Our research lines
Harnessing the information-processing capacity of bacteria for new biological devices
Engineered biological circuits
Designing biocircuits to perform predefined functions
Genetic and metabolic networks are like cascades of events triggered by certain inputs, such as environmental signals, to deliver outputs. We design and implement synthetic networks that process inputs into outputs according to predefined rules encoded in the genetics of microbes. This set of rules is equivalent to an algorithm. In other words, we program biocomputations that are tailored to an application or case study in the environmental field. We are currently working with the bacteria E. coli, P. putida, G. sulfurreducens and P. protegens.
Biological complexity: from context to evolution
Understanding how context affect performance
Genetic circuits are much more than DNA sequences and they do not guarantee the same behaviour in different organisms. Their performance is influenced by how the host context interacts with the circuits, something we call contextual dependencies. Our aim is to characterise these interactions and modify the spatial structure of circuits and the extracellular environment to affect their performance without modifying the DNA. Ultimately, we aim to achieve the challenging goal of programming evolutionary dynamics.

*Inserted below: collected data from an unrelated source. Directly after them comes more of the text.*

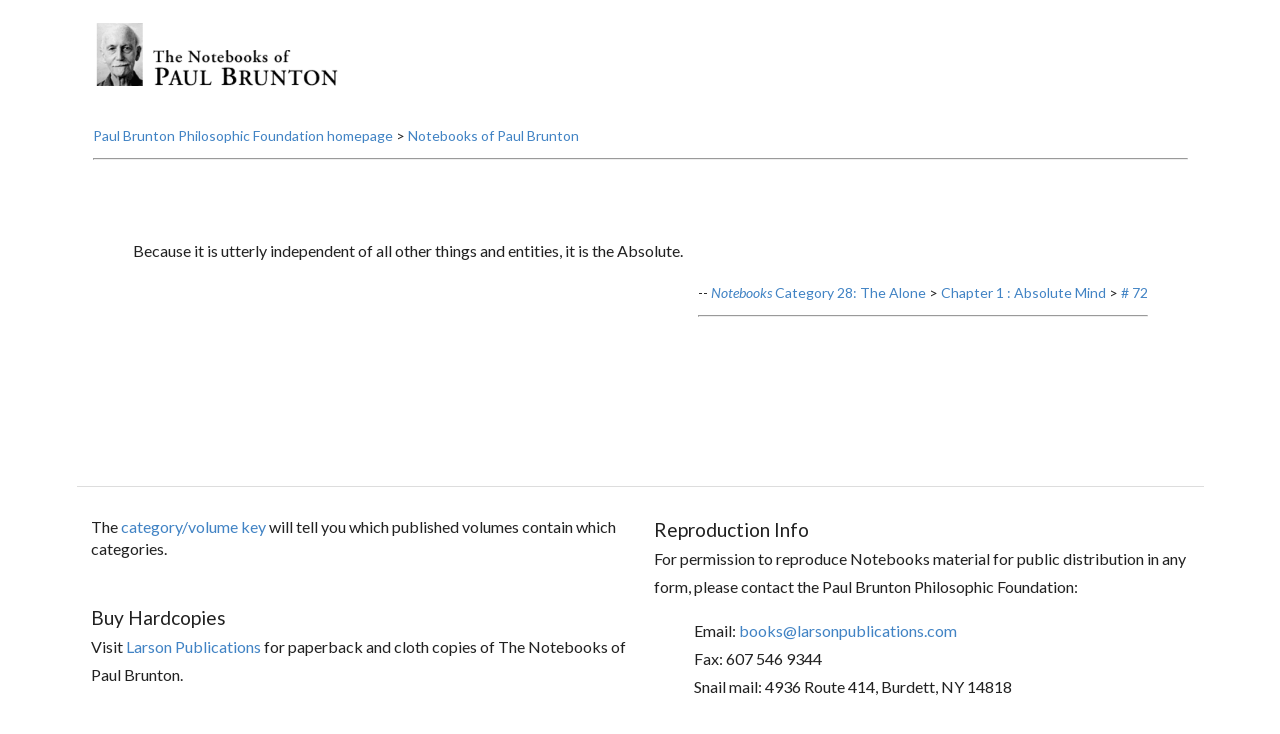

--- FILE ---
content_type: text/html; charset=UTF-8
request_url: https://www.paulbrunton.org/notebooks/para/34185
body_size: 6958
content:
			<!DOCTYPE html>
<html lang="en"> 
<html> 
<head>
	<!-- Standard Meta -->
	<meta http-equiv="X-UA-Compatible" content="IE=edge,chrome=1" />
	<meta http-equiv="Content-Type" content="text/html;charset=UTF-8">
	<meta name="viewport" content="width=device-width, initial-scale=1.0, user-scalable=no">
	
	<!-- Social Meta -->
	<meta property="og:title" content="The Notebooks of Paul Brunton" />
	<meta property="og:description" content="Description for The Notebooks of Paul Brunton website" />
	<!-- add atleast one image -->
	<meta property="og:image" content="https://www.paulbrunton.org/wp-content/uploads/2024/01/archives2.jpg" />
	<meta property="og:url" content="https://www.paulbrunton.org/notebooks" />
	<meta name="description" content="Description for The Notebooks of Paul Brunton website" />
	
	<!-- favicons-->
	<link rel="apple-touch-icon" sizes="57x57" href="assets/icons/apple-icon-57x57.png" />
	<link rel="apple-touch-icon" sizes="72x72" href="assets/icons/apple-icon-72x72.png" />
	<link rel="apple-touch-icon" sizes="114x114" href="assets/icons/apple-icon-114x114.png" />
	<link rel="apple-touch-icon" sizes="144x144" href="assets/icons/apple-icon-144x144.png" />  
	
	<!-- Title -->
	<title>Para #34185 - Notebooks of Paul Brunton</title>
	
	<!-- Styles -->
	<link rel="stylesheet" type="text/css" href="/assets/main.combined.css" />	
	
	<!-- google fonts -->

	
	<!-- Schema --> 
	<script type="application/ld+json">
	{
	  "@context": "http://schema.org",
	  "@type": "ProfessionalService",
	  "name": "Site description here",
	  "image": "https://urlhere.com/assets/#",
	  "logo": "https://urlhere.com/assets/images/logo.png",
	  "@id": "https://urlhere.com/#site",
	  "url": "https://urlhere.com",
	  "sameAs": {
		  "https://twitter.com/#",
		  "https://www.facebook.com/#/",
		  "https://www.instagram.com/#/?hl=en"
	  }
	  "telephone": "1-800-281-1291",
	  "address": {
	    "@type": "PostalAddress",
	    "streetAddress": "222 Elmira Rd",
	    "addressLocality": "Ithaca",
	    "addressRegion": "NY",
	    "postalCode": "14850",
	    "addressCountry": "US"
	  },
	  "geo": {
	    "@type": "GeoCoordinates",
	    "latitude": 47.430163,
	    "longitude": -71.506821
	  },
	  "openingHoursSpecification": [{
	    "@type": "OpeningHoursSpecification",
	    "dayOfWeek": [
	      "Monday",
	      "Tuesday",
	      "Wednesday",
	      "Thursday",
	      "Friday",
	      "Saturday"
	    ],
	    "opens": "9:00",
	    "closes": "21:00"
	  },{
	    "@type": "OpeningHoursSpecification",
	    "dayOfWeek": "Sunday",
	    "opens": "12:00",
	    "closes": "18:00"
	  }]
	}
	</script>	
	
	<style type='text/css'>
		.indented { margin-left: 5%; margin-right: 5%; }
	</style>
</head>
<body  bgcolor=""  text=""  link=""  vlink=""  alink="" >

<!-- FOLLOWING -->
<div class="ui top fixed hidden menu">
	<ul class="ui container">
		<div class="item">
			<a class="" href="https://www.paulbrunton.org/notebooks#logolink">
				<picture>
					<source media="(max-height: 50px)" srcset="/assets/images/logo-desktop@2x.png">
					<source media="(max-height: 50px)" srcset="/assets/images/logo-mobile@2x.png">
					<img src="/assets/images/logo.png" class="ui image" alt="The Notebooks of Paul Brunton Logo Image">
				</picture>
			</a>
		</div>		
			</ul>
</div>

<!-- MOBILE MENU -->	
<div class="pusher" role="region" aria-label="web page">
<header>
	<div class="ui container">
		<div class="ui very padded middle aligned grid header">
			<div class="ten wide mobile four wide tablet four wide computer column">
				<a class="" href="https://www.paulbrunton.org/notebooks#logolink">
					<picture>
						<source media="(max-width: 100px)" srcset="/assets/images/logo-desktop@2x.png">
						<source media="(max-width: 100px)" srcset="/assets/images/logo-mobile@2x.png">
						<img src="/assets/images/logo.png" class="ui big image" alt="The Notebooks of Paul Brunton Logo Image">
					</picture>
				</a>
				<ul id="skip_navigation">
					<li><a href="#main">Skip navigation</a></li>
				</ul>				
			</div>
			<div class="ui twelve wide computer tablet only column">
				<nav aria-label="Main Menu" role="navigation">
					<ul class="ui secondary right floated menu">
											
					</ul>
				</nav>
			</div>
			<div class="ui six wide mobile only column">
				<div class="ui secondary right floated menu">
			    	<!--<button id="toggle" type="button" class="invisible button" tabindex="0" aria-expanded="false" aria-label="Show mobile menu">
					    <i class="content large icon"></i>
					    <span>Menu</span>
					 </button>-->				
				</div>
			</div>				
		</div>
	</div>
</header>
<a name="main"></a>
<main>

<div class="ui container">
	<div class="ui basic segment">
	<small><a href="/">Paul Brunton Philosophic Foundation homepage</a> &gt; <a href='/notebooks'>Notebooks of Paul Brunton</a></small><br>
			<hr>
			<br><br>
	<blockquote>
		<p>Because it is utterly independent of all other things and entities, it is the Absolute.</p>
		<table cellspacing='0' cellpadding='0' border='0' align='right'><tr><td>
							<small>-- <a href='/notebooks/28'><em>Notebooks</em> Category 28: The Alone</a> &gt; <a href='/notebooks/28/1'>Chapter 1 : Absolute Mind</a> &gt; <a href='/notebooks/28/1#72'># 72 </a></small><br>
				<hr><br>
										
			
							</small><br>	
				</td>
			</tr>		
		</table>
		<br><br><br><br>
	</blockquote>


	</div>	
</div>			
</main>
<footer>
	<div class="ui container">
		<div class="ui divider"></div>
		<div class="ui two column doubling stackable very padded grid">
			<div class="column">
				<p>The <A HREF="/notebooks/volumes.php">category/volume key</A> will tell you which published volumes contain which categories.</p>
				<br>

				<big>Buy Hardcopies</big><br>
				Visit <A HREF="http://www.larsonpublications.com/">Larson Publications</A> for paperback and cloth copies of The Notebooks of Paul Brunton.<br>
				<br>

			</div>
			<div class="column">
				<big>Reproduction Info</big><br>
				For permission to reproduce Notebooks material for public distribution in any form, please contact the Paul Brunton Philosophic Foundation:
				<blockquote>
				Email: <a href="mailto:books@larsonpublications.com">books@larsonpublications.com</a><br>
				Fax: 607 546 9344<br>
				Snail mail: 4936 Route 414, Burdett, NY 14818<br>
				</blockquote>
				<br>			
			</div>
		</div>
	</div>
</footer>
</div><!-- /END PUSHER -->
<!-- Include JS -->
<script src="/assets/main.combined.js"></script>
<!-- Google tag (gtag.js) --> <script async src="https://www.googletagmanager.com/gtag/js?id=G-2C9R14WTL5"></script> <script> window.dataLayer = window.dataLayer || []; function gtag(){dataLayer.push(arguments);} gtag('js', new Date()); gtag('config', 'G-2C9R14WTL5'); </script>	
</body>
</html>	


Mathematical modelling beyond experiments
Towards a comprehensive understanding of biological systems
How does ribosome jamming alter translation? What are the effects of transcription-translation coupling of circuits? Can multicellular systems be effectively modulated? We use mathematical modelling and computational simulations to better understand how biological systems work. In addition, these tools allow us to design and predict the performance of new biological circuits, as well as to interpret experimental results to refine initial designs.
Standards, automation, and data handling
Committed to synthetic biology standardisation
Our laboratory uses and has contributed to the Standard European Vector Architecture (SEVA) and the Synthetic Biology Open Language (SBOL). We are developing methods to visualise and edit design information in a user-friendly manner, and we use automation machinery. Ensuring that these and other automation facilities fit our laboratory’s requirements is a task in its own: we write protocols, methods, and calibration scripts, centralise information and engineer our own ad hoc solutions.